### THE REQUEST
Each record is to be transcribed exactly.
* start *
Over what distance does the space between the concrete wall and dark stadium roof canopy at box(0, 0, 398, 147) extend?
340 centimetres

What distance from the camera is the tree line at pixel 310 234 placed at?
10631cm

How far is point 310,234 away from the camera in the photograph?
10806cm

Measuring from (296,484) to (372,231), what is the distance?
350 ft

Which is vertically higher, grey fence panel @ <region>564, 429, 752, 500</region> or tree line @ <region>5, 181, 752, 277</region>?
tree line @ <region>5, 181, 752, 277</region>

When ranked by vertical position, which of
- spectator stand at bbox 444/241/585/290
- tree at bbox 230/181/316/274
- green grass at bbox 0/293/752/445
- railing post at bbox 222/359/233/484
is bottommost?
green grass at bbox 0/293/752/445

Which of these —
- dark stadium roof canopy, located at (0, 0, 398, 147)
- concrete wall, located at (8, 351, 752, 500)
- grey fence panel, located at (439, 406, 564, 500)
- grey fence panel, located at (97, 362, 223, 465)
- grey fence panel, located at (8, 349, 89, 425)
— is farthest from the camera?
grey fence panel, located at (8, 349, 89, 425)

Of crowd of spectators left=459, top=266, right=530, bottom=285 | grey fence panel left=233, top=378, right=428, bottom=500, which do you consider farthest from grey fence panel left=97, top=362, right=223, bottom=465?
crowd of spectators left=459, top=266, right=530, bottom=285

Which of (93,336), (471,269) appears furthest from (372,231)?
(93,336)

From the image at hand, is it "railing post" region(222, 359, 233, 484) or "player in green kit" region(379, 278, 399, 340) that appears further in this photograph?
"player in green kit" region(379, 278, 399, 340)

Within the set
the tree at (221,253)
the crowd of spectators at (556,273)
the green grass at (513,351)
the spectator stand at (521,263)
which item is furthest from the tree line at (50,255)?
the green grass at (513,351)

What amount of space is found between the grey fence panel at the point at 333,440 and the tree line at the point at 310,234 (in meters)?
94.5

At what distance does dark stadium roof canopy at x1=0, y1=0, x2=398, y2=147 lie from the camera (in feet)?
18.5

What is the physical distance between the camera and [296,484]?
* end *
### ANSWER TO THE TASK
Over what distance does the space between the concrete wall and dark stadium roof canopy at box(0, 0, 398, 147) extend?
340 centimetres

What distance from the camera is the tree line at pixel 310 234 placed at?
10631cm

How far is point 310,234 away from the camera in the photograph?
10806cm

Measuring from (296,484) to (372,231), what is the distance?
350 ft

Which is vertically higher, grey fence panel @ <region>564, 429, 752, 500</region> or tree line @ <region>5, 181, 752, 277</region>?
tree line @ <region>5, 181, 752, 277</region>

When ranked by vertical position, which of
- spectator stand at bbox 444/241/585/290
- tree at bbox 230/181/316/274
- green grass at bbox 0/293/752/445
- railing post at bbox 222/359/233/484
is bottommost?
green grass at bbox 0/293/752/445

Which of these —
- dark stadium roof canopy, located at (0, 0, 398, 147)
- concrete wall, located at (8, 351, 752, 500)
- grey fence panel, located at (439, 406, 564, 500)
- grey fence panel, located at (97, 362, 223, 465)
- grey fence panel, located at (8, 349, 89, 425)
— is farthest from the camera?
grey fence panel, located at (8, 349, 89, 425)

Of crowd of spectators left=459, top=266, right=530, bottom=285 | grey fence panel left=233, top=378, right=428, bottom=500, which do you consider farthest from grey fence panel left=97, top=362, right=223, bottom=465?
crowd of spectators left=459, top=266, right=530, bottom=285

Which of (93,336), (471,269) appears furthest from (372,231)?
(93,336)

From the image at hand, is it "railing post" region(222, 359, 233, 484) or "player in green kit" region(379, 278, 399, 340) that appears further in this photograph?
"player in green kit" region(379, 278, 399, 340)

Within the set
the tree at (221,253)
the crowd of spectators at (556,273)
the green grass at (513,351)
the spectator stand at (521,263)
which item is furthest from the tree line at (50,255)?
the green grass at (513,351)

What amount of space is found between the grey fence panel at the point at 333,440 and the tree line at the point at 310,234 (in meters)?
94.5

At what distance does dark stadium roof canopy at x1=0, y1=0, x2=398, y2=147 lie from the camera (in feet)?
18.5

What is the physical distance between the camera and [296,484]?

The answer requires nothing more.